**EXERCISE MATERIAL**

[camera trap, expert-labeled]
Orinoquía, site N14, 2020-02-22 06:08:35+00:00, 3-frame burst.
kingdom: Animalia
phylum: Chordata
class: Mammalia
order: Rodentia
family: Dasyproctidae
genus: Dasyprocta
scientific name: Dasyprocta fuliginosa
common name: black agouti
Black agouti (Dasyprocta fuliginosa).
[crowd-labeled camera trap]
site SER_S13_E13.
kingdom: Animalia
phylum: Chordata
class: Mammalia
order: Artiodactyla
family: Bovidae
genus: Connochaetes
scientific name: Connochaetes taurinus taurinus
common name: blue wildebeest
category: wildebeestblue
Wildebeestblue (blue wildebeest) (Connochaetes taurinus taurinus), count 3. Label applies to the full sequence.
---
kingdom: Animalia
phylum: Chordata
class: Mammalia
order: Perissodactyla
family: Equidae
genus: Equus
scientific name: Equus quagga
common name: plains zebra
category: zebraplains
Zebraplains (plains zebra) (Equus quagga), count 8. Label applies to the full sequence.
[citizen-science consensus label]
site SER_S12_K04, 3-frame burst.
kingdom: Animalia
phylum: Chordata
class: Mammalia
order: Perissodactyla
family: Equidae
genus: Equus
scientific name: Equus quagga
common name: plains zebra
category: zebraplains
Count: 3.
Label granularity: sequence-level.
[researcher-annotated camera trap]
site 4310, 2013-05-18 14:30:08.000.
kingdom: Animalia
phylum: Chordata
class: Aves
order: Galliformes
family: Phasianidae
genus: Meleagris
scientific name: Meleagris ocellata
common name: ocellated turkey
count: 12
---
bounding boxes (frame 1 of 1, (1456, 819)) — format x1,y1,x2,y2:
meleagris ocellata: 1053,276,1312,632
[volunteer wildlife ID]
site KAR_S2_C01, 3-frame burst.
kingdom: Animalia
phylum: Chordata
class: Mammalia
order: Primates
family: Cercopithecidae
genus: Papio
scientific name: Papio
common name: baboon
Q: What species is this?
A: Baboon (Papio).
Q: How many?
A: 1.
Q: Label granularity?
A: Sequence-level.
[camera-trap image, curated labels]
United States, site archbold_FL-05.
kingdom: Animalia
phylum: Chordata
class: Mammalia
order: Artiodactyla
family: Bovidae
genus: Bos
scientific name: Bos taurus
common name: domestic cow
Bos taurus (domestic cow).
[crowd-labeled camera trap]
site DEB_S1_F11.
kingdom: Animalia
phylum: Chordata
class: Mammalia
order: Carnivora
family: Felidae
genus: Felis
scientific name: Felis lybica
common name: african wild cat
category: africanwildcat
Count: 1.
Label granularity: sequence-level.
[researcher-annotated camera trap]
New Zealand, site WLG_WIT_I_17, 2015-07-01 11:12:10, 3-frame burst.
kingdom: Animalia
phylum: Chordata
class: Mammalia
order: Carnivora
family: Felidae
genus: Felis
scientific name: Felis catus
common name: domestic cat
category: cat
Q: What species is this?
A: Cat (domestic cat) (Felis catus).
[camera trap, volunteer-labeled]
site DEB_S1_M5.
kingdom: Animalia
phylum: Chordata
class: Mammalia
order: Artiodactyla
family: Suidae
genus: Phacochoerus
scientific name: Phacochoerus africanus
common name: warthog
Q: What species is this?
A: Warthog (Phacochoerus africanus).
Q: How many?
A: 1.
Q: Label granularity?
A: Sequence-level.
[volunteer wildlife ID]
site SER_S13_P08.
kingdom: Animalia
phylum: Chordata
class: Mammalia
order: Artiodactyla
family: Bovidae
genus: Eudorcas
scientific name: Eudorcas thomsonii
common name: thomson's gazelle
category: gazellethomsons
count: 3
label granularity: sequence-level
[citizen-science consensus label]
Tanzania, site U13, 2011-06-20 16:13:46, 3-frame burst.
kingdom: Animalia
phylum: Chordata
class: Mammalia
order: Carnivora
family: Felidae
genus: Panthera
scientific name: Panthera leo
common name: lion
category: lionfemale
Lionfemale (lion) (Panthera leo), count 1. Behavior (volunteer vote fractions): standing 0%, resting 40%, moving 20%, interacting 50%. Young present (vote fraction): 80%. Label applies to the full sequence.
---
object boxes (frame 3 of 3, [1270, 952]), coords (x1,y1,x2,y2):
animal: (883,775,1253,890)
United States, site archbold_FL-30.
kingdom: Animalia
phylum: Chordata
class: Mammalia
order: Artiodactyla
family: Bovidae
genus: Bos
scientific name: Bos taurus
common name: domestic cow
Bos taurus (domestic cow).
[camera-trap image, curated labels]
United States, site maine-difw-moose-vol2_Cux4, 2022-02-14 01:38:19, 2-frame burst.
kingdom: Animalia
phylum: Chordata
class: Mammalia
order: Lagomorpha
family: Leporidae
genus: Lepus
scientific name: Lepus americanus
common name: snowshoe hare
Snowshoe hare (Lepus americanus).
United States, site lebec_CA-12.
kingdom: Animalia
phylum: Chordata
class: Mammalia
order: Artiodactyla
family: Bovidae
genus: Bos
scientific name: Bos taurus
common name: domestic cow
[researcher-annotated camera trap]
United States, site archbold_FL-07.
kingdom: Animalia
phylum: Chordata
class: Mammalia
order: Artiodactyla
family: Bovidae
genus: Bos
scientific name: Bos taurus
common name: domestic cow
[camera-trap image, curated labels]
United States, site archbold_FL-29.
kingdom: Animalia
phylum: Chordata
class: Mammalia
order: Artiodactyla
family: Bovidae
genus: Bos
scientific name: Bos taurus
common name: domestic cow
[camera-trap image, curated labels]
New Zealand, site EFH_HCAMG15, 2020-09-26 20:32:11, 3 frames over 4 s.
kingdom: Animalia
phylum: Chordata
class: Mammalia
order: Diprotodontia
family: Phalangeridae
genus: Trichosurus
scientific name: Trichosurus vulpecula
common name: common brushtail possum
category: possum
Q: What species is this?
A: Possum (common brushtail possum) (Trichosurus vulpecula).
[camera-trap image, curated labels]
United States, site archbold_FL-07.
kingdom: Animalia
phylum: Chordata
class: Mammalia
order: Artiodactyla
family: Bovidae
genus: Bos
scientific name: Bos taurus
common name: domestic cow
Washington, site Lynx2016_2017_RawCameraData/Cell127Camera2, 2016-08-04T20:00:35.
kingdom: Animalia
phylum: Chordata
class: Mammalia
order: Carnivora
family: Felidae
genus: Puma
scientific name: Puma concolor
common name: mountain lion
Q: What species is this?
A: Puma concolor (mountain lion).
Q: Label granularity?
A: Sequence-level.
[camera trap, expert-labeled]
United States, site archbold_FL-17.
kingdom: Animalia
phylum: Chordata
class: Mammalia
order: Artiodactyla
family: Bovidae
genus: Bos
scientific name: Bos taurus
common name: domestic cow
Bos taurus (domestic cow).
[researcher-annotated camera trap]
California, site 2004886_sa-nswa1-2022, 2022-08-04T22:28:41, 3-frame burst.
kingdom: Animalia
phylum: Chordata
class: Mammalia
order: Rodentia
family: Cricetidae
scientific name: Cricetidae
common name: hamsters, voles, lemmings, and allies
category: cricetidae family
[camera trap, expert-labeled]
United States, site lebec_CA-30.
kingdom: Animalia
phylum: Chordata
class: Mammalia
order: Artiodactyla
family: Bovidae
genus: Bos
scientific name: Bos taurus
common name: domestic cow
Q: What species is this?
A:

**INSTRUCTIONS TO FOLLOW**
Go through the listing above and set down each line exactly as it stands.

**PROBLEM SOLUTION**
[camera trap, expert-labeled]
Orinoquía, site N14, 2020-02-22 06:08:35+00:00, 3-frame burst.
kingdom: Animalia
phylum: Chordata
class: Mammalia
order: Rodentia
family: Dasyproctidae
genus: Dasyprocta
scientific name: Dasyprocta fuliginosa
common name: black agouti
Black agouti (Dasyprocta fuliginosa).
[crowd-labeled camera trap]
site SER_S13_E13.
kingdom: Animalia
phylum: Chordata
class: Mammalia
order: Artiodactyla
family: Bovidae
genus: Connochaetes
scientific name: Connochaetes taurinus taurinus
common name: blue wildebeest
category: wildebeestblue
Wildebeestblue (blue wildebeest) (Connochaetes taurinus taurinus), count 3. Label applies to the full sequence.
---
kingdom: Animalia
phylum: Chordata
class: Mammalia
order: Perissodactyla
family: Equidae
genus: Equus
scientific name: Equus quagga
common name: plains zebra
category: zebraplains
Zebraplains (plains zebra) (Equus quagga), count 8. Label applies to the full sequence.
[citizen-science consensus label]
site SER_S12_K04, 3-frame burst.
kingdom: Animalia
phylum: Chordata
class: Mammalia
order: Perissodactyla
family: Equidae
genus: Equus
scientific name: Equus quagga
common name: plains zebra
category: zebraplains
Count: 3.
Label granularity: sequence-level.
[researcher-annotated camera trap]
site 4310, 2013-05-18 14:30:08.000.
kingdom: Animalia
phylum: Chordata
class: Aves
order: Galliformes
family: Phasianidae
genus: Meleagris
scientific name: Meleagris ocellata
common name: ocellated turkey
count: 12
---
bounding boxes (frame 1 of 1, (1456, 819)) — format x1,y1,x2,y2:
meleagris ocellata: 1053,276,1312,632
[volunteer wildlife ID]
site KAR_S2_C01, 3-frame burst.
kingdom: Animalia
phylum: Chordata
class: Mammalia
order: Primates
family: Cercopithecidae
genus: Papio
scientific name: Papio
common name: baboon
Q: What species is this?
A: Baboon (Papio).
Q: How many?
A: 1.
Q: Label granularity?
A: Sequence-level.
[camera-trap image, curated labels]
United States, site archbold_FL-05.
kingdom: Animalia
phylum: Chordata
class: Mammalia
order: Artiodactyla
family: Bovidae
genus: Bos
scientific name: Bos taurus
common name: domestic cow
Bos taurus (domestic cow).
[crowd-labeled camera trap]
site DEB_S1_F11.
kingdom: Animalia
phylum: Chordata
class: Mammalia
order: Carnivora
family: Felidae
genus: Felis
scientific name: Felis lybica
common name: african wild cat
category: africanwildcat
Count: 1.
Label granularity: sequence-level.
[researcher-annotated camera trap]
New Zealand, site WLG_WIT_I_17, 2015-07-01 11:12:10, 3-frame burst.
kingdom: Animalia
phylum: Chordata
class: Mammalia
order: Carnivora
family: Felidae
genus: Felis
scientific name: Felis catus
common name: domestic cat
category: cat
Q: What species is this?
A: Cat (domestic cat) (Felis catus).
[camera trap, volunteer-labeled]
site DEB_S1_M5.
kingdom: Animalia
phylum: Chordata
class: Mammalia
order: Artiodactyla
family: Suidae
genus: Phacochoerus
scientific name: Phacochoerus africanus
common name: warthog
Q: What species is this?
A: Warthog (Phacochoerus africanus).
Q: How many?
A: 1.
Q: Label granularity?
A: Sequence-level.
[volunteer wildlife ID]
site SER_S13_P08.
kingdom: Animalia
phylum: Chordata
class: Mammalia
order: Artiodactyla
family: Bovidae
genus: Eudorcas
scientific name: Eudorcas thomsonii
common name: thomson's gazelle
category: gazellethomsons
count: 3
label granularity: sequence-level
[citizen-science consensus label]
Tanzania, site U13, 2011-06-20 16:13:46, 3-frame burst.
kingdom: Animalia
phylum: Chordata
class: Mammalia
order: Carnivora
family: Felidae
genus: Panthera
scientific name: Panthera leo
common name: lion
category: lionfemale
Lionfemale (lion) (Panthera leo), count 1. Behavior (volunteer vote fractions): standing 0%, resting 40%, moving 20%, interacting 50%. Young present (vote fraction): 80%. Label applies to the full sequence.
---
object boxes (frame 3 of 3, [1270, 952]), coords (x1,y1,x2,y2):
animal: (883,775,1253,890)
United States, site archbold_FL-30.
kingdom: Animalia
phylum: Chordata
class: Mammalia
order: Artiodactyla
family: Bovidae
genus: Bos
scientific name: Bos taurus
common name: domestic cow
Bos taurus (domestic cow).
[camera-trap image, curated labels]
United States, site maine-difw-moose-vol2_Cux4, 2022-02-14 01:38:19, 2-frame burst.
kingdom: Animalia
phylum: Chordata
class: Mammalia
order: Lagomorpha
family: Leporidae
genus: Lepus
scientific name: Lepus americanus
common name: snowshoe hare
Snowshoe hare (Lepus americanus).
United States, site lebec_CA-12.
kingdom: Animalia
phylum: Chordata
class: Mammalia
order: Artiodactyla
family: Bovidae
genus: Bos
scientific name: Bos taurus
common name: domestic cow
[researcher-annotated camera trap]
United States, site archbold_FL-07.
kingdom: Animalia
phylum: Chordata
class: Mammalia
order: Artiodactyla
family: Bovidae
genus: Bos
scientific name: Bos taurus
common name: domestic cow
[camera-trap image, curated labels]
United States, site archbold_FL-29.
kingdom: Animalia
phylum: Chordata
class: Mammalia
order: Artiodactyla
family: Bovidae
genus: Bos
scientific name: Bos taurus
common name: domestic cow
[camera-trap image, curated labels]
New Zealand, site EFH_HCAMG15, 2020-09-26 20:32:11, 3 frames over 4 s.
kingdom: Animalia
phylum: Chordata
class: Mammalia
order: Diprotodontia
family: Phalangeridae
genus: Trichosurus
scientific name: Trichosurus vulpecula
common name: common brushtail possum
category: possum
Q: What species is this?
A: Possum (common brushtail possum) (Trichosurus vulpecula).
[camera-trap image, curated labels]
United States, site archbold_FL-07.
kingdom: Animalia
phylum: Chordata
class: Mammalia
order: Artiodactyla
family: Bovidae
genus: Bos
scientific name: Bos taurus
common name: domestic cow
Washington, site Lynx2016_2017_RawCameraData/Cell127Camera2, 2016-08-04T20:00:35.
kingdom: Animalia
phylum: Chordata
class: Mammalia
order: Carnivora
family: Felidae
genus: Puma
scientific name: Puma concolor
common name: mountain lion
Q: What species is this?
A: Puma concolor (mountain lion).
Q: Label granularity?
A: Sequence-level.
[camera trap, expert-labeled]
United States, site archbold_FL-17.
kingdom: Animalia
phylum: Chordata
class: Mammalia
order: Artiodactyla
family: Bovidae
genus: Bos
scientific name: Bos taurus
common name: domestic cow
Bos taurus (domestic cow).
[researcher-annotated camera trap]
California, site 2004886_sa-nswa1-2022, 2022-08-04T22:28:41, 3-frame burst.
kingdom: Animalia
phylum: Chordata
class: Mammalia
order: Rodentia
family: Cricetidae
scientific name: Cricetidae
common name: hamsters, voles, lemmings, and allies
category: cricetidae family
[camera trap, expert-labeled]
United States, site lebec_CA-30.
kingdom: Animalia
phylum: Chordata
class: Mammalia
order: Artiodactyla
family: Bovidae
genus: Bos
scientific name: Bos taurus
common name: domestic cow
Q: What species is this?
A:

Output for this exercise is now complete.